I then took off for Astoria to find a Black-tailed Gull. It was a two hour drive so I put in Jim Butcher’s novel I’ve been listening to and headed west. I did stop at Graham Road to look at the ponds. I didn’t have much time as it was almost 1pm when I left Vancouver. Daylight was going to be an issue. However, one must stop to see the swans.
When I got to the side of the street between Dairy Queen and the Bayview Motel, I spotted the gulls. There were all lined up neatly on the pilings. I traded seats with Joey, and began scanning the gulls with my 10×50 binoculars.

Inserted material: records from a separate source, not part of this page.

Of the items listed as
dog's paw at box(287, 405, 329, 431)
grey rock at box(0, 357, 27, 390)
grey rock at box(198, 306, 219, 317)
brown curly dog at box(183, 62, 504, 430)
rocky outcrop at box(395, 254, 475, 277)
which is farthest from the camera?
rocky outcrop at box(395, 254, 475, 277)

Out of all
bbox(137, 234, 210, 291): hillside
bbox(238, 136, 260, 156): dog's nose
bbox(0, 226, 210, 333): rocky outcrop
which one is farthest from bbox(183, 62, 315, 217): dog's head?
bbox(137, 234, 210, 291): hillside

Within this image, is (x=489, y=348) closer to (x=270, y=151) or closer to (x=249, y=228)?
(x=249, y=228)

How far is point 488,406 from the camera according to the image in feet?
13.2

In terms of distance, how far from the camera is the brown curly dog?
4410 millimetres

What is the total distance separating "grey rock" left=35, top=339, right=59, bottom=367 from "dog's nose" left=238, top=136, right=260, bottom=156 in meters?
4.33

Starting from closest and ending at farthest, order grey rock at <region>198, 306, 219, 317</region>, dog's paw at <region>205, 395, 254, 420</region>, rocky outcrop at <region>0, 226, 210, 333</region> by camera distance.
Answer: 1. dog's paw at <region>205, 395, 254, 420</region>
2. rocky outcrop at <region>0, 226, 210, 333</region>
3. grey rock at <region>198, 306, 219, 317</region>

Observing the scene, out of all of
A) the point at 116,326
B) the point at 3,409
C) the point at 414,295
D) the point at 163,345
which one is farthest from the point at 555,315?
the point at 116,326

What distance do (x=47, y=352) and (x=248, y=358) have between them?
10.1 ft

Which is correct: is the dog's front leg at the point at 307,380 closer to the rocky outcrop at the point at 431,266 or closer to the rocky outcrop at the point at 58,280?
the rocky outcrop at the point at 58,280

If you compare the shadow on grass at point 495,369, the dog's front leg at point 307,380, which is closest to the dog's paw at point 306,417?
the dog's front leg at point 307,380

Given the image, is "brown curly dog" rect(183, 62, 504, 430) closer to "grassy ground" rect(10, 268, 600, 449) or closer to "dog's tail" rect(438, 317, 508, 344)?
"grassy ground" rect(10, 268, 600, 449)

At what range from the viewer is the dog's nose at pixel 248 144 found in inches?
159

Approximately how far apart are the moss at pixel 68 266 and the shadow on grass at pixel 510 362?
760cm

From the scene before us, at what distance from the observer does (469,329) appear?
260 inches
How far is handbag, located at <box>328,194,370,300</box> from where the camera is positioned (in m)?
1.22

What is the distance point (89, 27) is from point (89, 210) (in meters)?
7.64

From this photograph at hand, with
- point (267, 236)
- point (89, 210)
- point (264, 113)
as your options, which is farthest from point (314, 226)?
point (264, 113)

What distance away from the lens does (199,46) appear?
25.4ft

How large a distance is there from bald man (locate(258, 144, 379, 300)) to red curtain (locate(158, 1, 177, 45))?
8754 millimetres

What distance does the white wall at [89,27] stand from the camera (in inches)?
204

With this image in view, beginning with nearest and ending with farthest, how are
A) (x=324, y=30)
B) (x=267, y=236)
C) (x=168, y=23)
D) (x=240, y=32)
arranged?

Mew, mew, mew. All Mew Gulls. I went down the line time after time, mew, mew, mew. I might point out that after checking the emails again from OBOL, I was looking for the wrong gull. I began looking again for a Black-headed Gull (not Black-tailed). Apparently there is a big difference. After I went back and forth on the pilings, they all flew away – only to come back sitting on all different pilings. So, down the line I went again. Mew, mew, mew. I gave up. It was getting late and I had spent over 90 minutes looking at about 30 gulls of all the same specie. This gull has been reported and confirmed at the exact location I was looking at for the last two days. No luck. Birds have wings. They fly.
So one lifer today, that always makes a birder happy.